Rebecca ouve aquilo, balança a cabeça.
— Bem, com certeza esse foi o maior monte de bobagens que ouvi nos últimos tempos — comenta, começando a ir embora.
— Você acha mesmo? — pergunto, trotando atrás dela.
— Por que não dizer simplesmente que você quer sentar a bunda em algum lugar e ficar lendo durante três anos? Pelo menos, seria mais honesto. Literatura não pode ensinar tudo, e, mesmo se ensinasse, seria inútil, superficial e pouco prática. Quer dizer, qualquer um que ache que pode aprender alguma coisa prática sobre política, psicologia ou ciência folheando Sob o bosque de leite está falando besteira. Já imaginou alguém dizendo para você: Olha, senhor, seja lá qual for o seu nome, eu vou remover o seu baço e, bem, eu não estudei medicina, mas não se preocupe, porque eu gostei muito de Os documentos póstumos do Club Pickwick...?

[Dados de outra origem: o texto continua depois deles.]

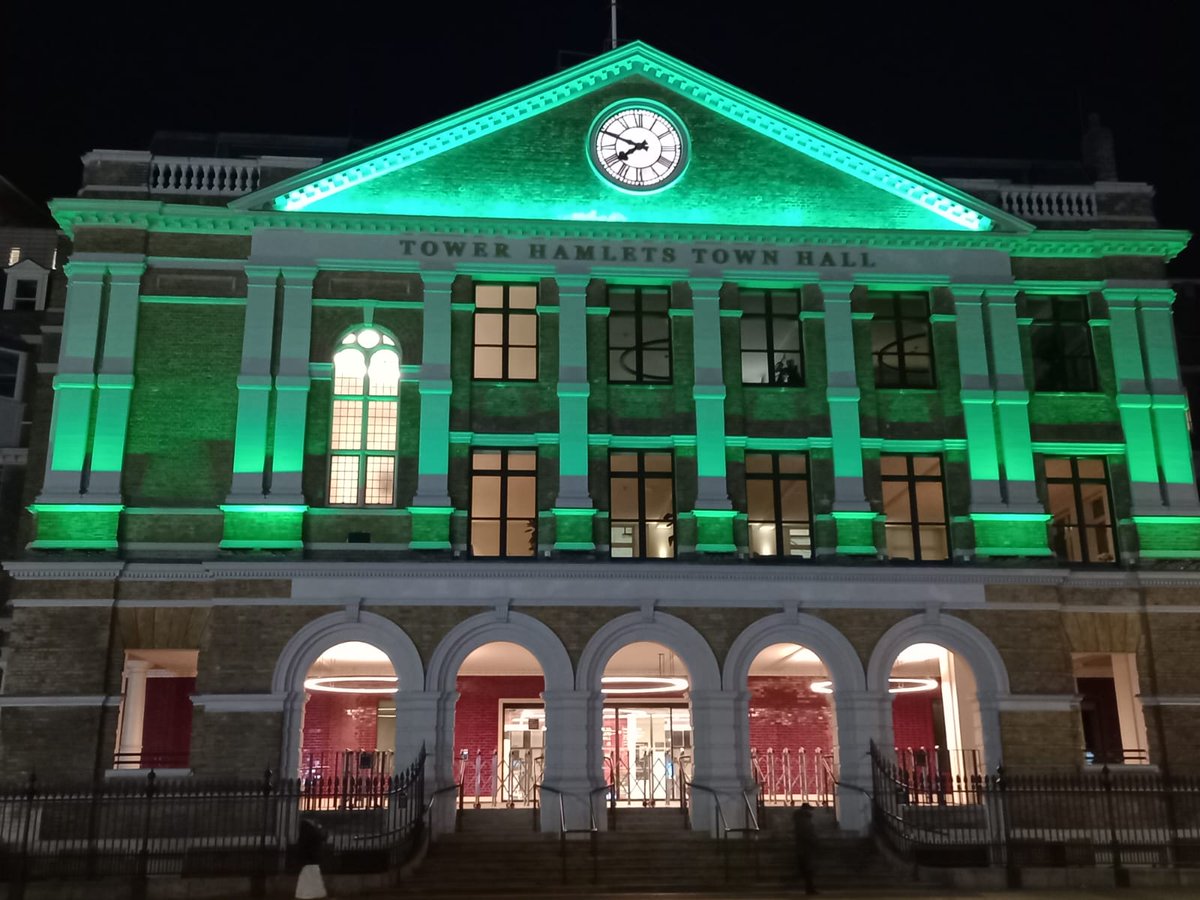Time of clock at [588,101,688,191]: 7:48
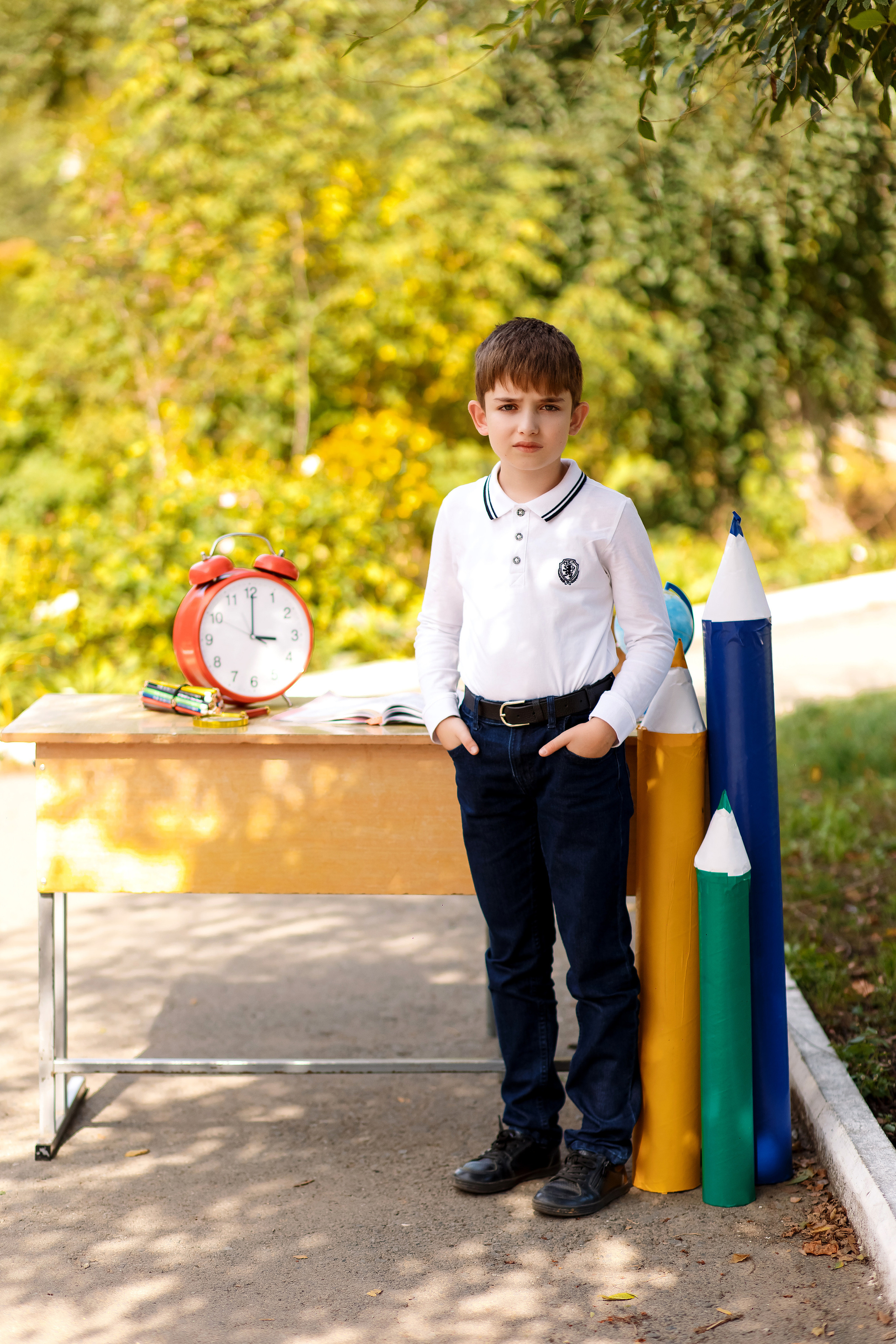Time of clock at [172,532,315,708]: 3:00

— Bem, medicina é um caso especial.
— E política não é? Ou história? Ou direito? Por que não? Porque são mais fáceis? Não merecem uma análise mais rigorosa?
— Então, você não acha que romances, poesias e peças de teatro contribuem para a qualidade e a riqueza da vida?
— Eu não disse isso, disse? Claro que contribuem, mas qualquer música pop de três minutos também, mas ninguém precisa estudar isso durante três anos.